Foto de Eduardo B. Pinto)
Quando entrámos no táxi ali mesmo às Amoreiras e lhe dissemos que íamos para um hotel que ficava na Castilho e Salitre, apercebemo-nos logo da carranca com que se pôs. Não era justo, queixou-se logo que nos instalámos no carro, que fretássemos um táxi para percorrer apenas uns quantos quarteirões; que seria muito mais caro irmos de autocarro, autocarro que nem sequer nos deixaria à porta do hotel; que, enfim, tinha gasto mais em gasolina enquanto esperava por um frete, pois tinha que pôr o carro em marcha e mudá-lo para a frente quando um colega saía, do que faria com este frete… que era uma injustiça o que nós lhe estávamos a fazer. Entreolhámo-nos, os que ali estávamos a fazer-lhe aquela injustiça de nos termos hospedado apenas a uns quantos quarteirões da sua praça de táxis… Poderíamos descermo-nos.

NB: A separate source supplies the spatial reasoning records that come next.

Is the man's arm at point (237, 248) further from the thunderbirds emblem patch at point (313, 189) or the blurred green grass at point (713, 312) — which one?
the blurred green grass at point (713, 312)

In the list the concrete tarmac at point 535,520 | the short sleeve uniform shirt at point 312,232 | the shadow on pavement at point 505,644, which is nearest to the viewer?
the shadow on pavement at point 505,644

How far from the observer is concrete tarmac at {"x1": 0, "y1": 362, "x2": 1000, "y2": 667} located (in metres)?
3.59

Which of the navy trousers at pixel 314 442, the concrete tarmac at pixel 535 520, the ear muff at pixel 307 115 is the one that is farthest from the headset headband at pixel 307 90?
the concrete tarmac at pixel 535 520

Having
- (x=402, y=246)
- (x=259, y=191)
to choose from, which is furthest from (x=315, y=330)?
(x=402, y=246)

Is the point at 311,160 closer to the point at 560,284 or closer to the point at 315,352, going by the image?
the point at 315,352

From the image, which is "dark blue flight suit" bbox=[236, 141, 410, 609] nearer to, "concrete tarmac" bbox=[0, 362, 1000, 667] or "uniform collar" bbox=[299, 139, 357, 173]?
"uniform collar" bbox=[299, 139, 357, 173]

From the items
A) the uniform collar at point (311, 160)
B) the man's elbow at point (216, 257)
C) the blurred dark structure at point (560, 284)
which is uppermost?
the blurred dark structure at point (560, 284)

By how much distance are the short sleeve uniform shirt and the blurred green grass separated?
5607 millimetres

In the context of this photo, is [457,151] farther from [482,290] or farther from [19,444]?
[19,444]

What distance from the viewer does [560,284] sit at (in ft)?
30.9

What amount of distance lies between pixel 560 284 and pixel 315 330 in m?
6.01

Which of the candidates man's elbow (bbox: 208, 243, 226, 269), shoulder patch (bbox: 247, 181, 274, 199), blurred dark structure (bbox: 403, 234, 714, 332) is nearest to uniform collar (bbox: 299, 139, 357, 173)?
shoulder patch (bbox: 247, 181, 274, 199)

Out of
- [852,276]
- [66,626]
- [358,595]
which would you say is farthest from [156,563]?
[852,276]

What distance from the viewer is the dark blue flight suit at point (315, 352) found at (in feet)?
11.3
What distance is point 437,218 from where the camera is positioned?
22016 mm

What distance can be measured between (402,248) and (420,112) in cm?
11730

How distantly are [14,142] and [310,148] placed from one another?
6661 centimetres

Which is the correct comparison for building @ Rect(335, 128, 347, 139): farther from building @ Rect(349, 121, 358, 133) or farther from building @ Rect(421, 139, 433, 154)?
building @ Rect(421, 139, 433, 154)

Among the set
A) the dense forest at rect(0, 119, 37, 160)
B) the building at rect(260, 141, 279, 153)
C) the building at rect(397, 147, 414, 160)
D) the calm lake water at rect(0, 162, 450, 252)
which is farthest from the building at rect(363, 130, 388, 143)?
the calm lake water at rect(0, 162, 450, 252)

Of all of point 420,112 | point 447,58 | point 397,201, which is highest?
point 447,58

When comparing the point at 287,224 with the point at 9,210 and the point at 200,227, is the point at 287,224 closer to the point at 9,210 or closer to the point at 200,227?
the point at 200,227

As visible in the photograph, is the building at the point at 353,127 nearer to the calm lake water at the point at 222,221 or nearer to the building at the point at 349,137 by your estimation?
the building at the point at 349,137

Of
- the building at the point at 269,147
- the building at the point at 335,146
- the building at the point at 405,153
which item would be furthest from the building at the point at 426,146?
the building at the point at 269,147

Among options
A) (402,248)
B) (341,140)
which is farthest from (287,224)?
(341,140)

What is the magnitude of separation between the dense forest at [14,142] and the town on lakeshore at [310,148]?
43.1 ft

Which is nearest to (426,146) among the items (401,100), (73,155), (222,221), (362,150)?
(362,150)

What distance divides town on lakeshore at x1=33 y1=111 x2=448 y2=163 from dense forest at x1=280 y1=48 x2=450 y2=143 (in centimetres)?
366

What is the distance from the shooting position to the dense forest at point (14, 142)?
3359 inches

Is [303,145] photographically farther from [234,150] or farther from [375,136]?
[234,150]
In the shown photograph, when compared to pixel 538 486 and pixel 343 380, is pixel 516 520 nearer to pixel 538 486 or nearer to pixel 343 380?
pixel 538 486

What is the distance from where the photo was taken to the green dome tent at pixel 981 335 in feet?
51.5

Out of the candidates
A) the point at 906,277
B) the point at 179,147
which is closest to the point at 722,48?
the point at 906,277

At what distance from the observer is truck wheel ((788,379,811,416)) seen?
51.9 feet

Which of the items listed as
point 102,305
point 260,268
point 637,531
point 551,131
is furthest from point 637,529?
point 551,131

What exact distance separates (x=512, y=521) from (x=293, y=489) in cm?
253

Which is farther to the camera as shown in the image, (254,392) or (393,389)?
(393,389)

Sabíamos que a Carolina que ali ia connosco, sobrinha da Irene, ao regressar dos Açores e apanhar um carro no aeroporto de Lisboa, teve de sair do táxi pouco depois, por razões semelhantes. Carregada de comida recém-preparada pela mãe micaelense, presentes de Natal da família, regressava ao continente português para iniciar as aulas na Faculdade. Mas, infelizmente para ela e para o motorista, o seu apartamento ficava ali a uns escassos quarteirões do aeroporto. Quando disse ao motorista para onde ia, ele, como este nosso, fê-la ver a injustiça dum frete tão pouco remunerado; falou-lhe desta merda de governo; que mal se ganhava para comer nesta merda de país chamado Portugal; que, aliás, os espanhóis estavam a comprar tudo em Lisboa, pois até a Avenida da Liberdade já era deles; e os hotéis que se construíam ou se renovavam eram todos construídos e comprados por espanhóis; que depois vinham lá dos confins da Espanha ensinar aos portugueses a gerir um restaurante, a pôr uma mesa, a cozinhar uma carne de porco à alentejana… e daqui a uns dias viriam para cá, os sacanas dos espanhas, ensinar-nos a cantar o fado naquela língua que Deus lhes deu…
A pobre da Carolina viu-se na obrigação, para se poupar a um sermão interminável e lhe poupar, ao motorista, mais esta desgraça dum frete amargo, de sair do táxi. O que fez às tantas da noite, tendo que percorrer a pé o resto do percurso que lhe faltava até ao seu apartamento.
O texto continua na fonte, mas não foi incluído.